= WHAT NEEDS TO BE DONE =
Reproduce all of the records below word for word, leaving out the pictures.

= Dataset entries =
----------------

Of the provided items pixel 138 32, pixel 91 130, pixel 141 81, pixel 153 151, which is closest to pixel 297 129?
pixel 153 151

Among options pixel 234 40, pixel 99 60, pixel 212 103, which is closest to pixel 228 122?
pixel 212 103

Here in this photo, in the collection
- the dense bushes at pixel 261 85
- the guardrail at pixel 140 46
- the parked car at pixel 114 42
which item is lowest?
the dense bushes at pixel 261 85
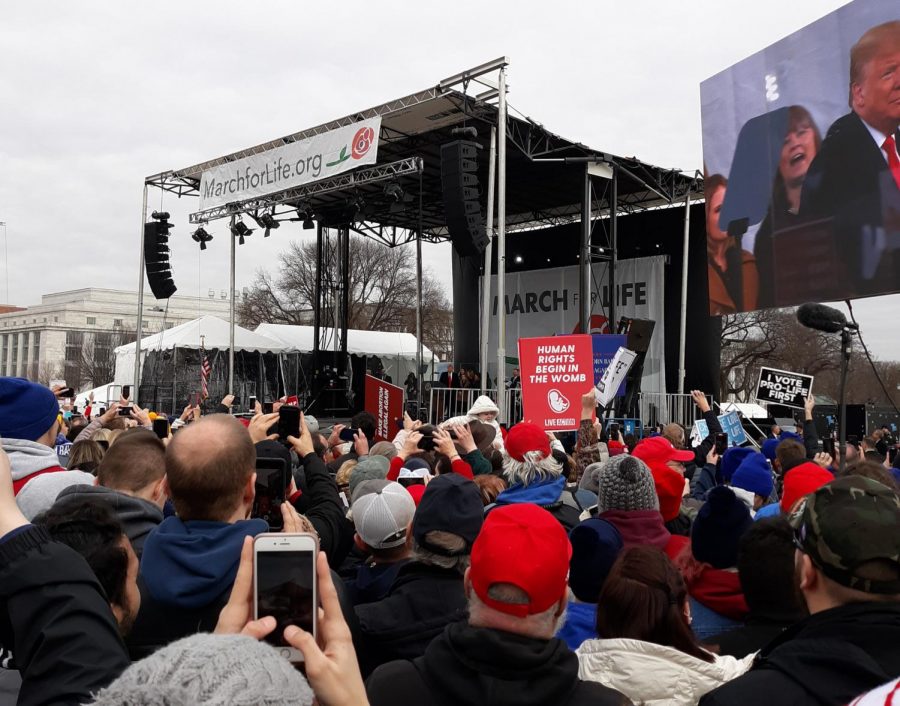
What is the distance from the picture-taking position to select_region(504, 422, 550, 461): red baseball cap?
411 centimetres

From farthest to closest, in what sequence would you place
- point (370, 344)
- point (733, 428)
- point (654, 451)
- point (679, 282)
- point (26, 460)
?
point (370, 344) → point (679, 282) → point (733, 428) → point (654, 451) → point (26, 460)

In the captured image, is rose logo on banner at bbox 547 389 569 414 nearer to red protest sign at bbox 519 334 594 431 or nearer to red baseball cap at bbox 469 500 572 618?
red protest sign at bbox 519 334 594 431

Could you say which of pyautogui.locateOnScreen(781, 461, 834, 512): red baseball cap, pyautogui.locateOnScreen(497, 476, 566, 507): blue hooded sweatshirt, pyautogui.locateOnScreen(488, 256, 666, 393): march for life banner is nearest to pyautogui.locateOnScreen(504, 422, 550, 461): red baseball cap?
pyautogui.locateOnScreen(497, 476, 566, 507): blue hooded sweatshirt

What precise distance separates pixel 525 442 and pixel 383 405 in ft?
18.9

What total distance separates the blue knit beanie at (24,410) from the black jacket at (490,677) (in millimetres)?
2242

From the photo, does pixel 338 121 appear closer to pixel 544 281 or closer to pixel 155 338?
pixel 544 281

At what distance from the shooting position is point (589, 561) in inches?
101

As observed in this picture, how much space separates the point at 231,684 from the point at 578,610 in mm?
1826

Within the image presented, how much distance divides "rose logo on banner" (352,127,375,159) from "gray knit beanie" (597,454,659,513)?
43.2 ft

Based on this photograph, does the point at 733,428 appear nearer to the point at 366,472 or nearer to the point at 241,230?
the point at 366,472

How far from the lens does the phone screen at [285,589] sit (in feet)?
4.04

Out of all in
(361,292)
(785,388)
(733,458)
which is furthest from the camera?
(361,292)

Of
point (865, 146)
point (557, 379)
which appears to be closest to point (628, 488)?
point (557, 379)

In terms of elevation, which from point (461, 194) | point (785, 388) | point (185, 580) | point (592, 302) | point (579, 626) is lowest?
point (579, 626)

----------------

= OUTPUT FOR THIS EXERCISE =
Of the provided items pixel 138 32, pixel 91 130, pixel 141 81, pixel 153 151, which is closest to pixel 297 129?
pixel 153 151

Among options pixel 234 40, pixel 99 60, pixel 212 103, which is closest to pixel 228 122?
pixel 212 103

Here in this photo, in the collection
- the dense bushes at pixel 261 85
- the guardrail at pixel 140 46
- the parked car at pixel 114 42
which item is lowest?
the dense bushes at pixel 261 85
What is the distance from the picture-taking position to select_region(504, 422, 550, 461): red baseball cap?
411 centimetres

From farthest to closest, in what sequence would you place
- point (370, 344)
- point (733, 428)
- point (654, 451)
- point (679, 282)
- point (26, 460)
?
point (370, 344) → point (679, 282) → point (733, 428) → point (654, 451) → point (26, 460)

In the captured image, is rose logo on banner at bbox 547 389 569 414 nearer to red protest sign at bbox 519 334 594 431 or nearer to red baseball cap at bbox 469 500 572 618?
red protest sign at bbox 519 334 594 431

Could you say which of pyautogui.locateOnScreen(781, 461, 834, 512): red baseball cap, pyautogui.locateOnScreen(497, 476, 566, 507): blue hooded sweatshirt, pyautogui.locateOnScreen(488, 256, 666, 393): march for life banner is nearest to pyautogui.locateOnScreen(504, 422, 550, 461): red baseball cap?
pyautogui.locateOnScreen(497, 476, 566, 507): blue hooded sweatshirt

What precise distance separates pixel 525 442 and pixel 383 405 in ft?
18.9

What total distance separates the blue knit beanie at (24,410) from the black jacket at (490,677) (in millimetres)?
2242

From the photo, does pixel 338 121 appear closer to pixel 544 281 or closer to pixel 155 338?
pixel 544 281

At what distance from the shooting position is point (589, 561) in inches?
101

As observed in this picture, how much space separates the point at 231,684 from the point at 578,610 in mm?
1826

Within the image presented, how much distance divides "rose logo on banner" (352,127,375,159) from "gray knit beanie" (597,454,659,513)?
43.2 ft

Based on this photograph, does the point at 733,428 appear nearer to the point at 366,472 or nearer to the point at 241,230?
the point at 366,472

How far from the lens does the phone screen at [285,589] sit (in feet)?
4.04

Out of all in
(361,292)
(785,388)
(733,458)
which is furthest from the camera?
(361,292)

Of
point (865, 146)
point (557, 379)
which appears to be closest to point (628, 488)?
point (557, 379)

In terms of elevation, which from point (461, 194) | point (785, 388) | point (185, 580) | point (592, 302) | point (579, 626) is lowest?
point (579, 626)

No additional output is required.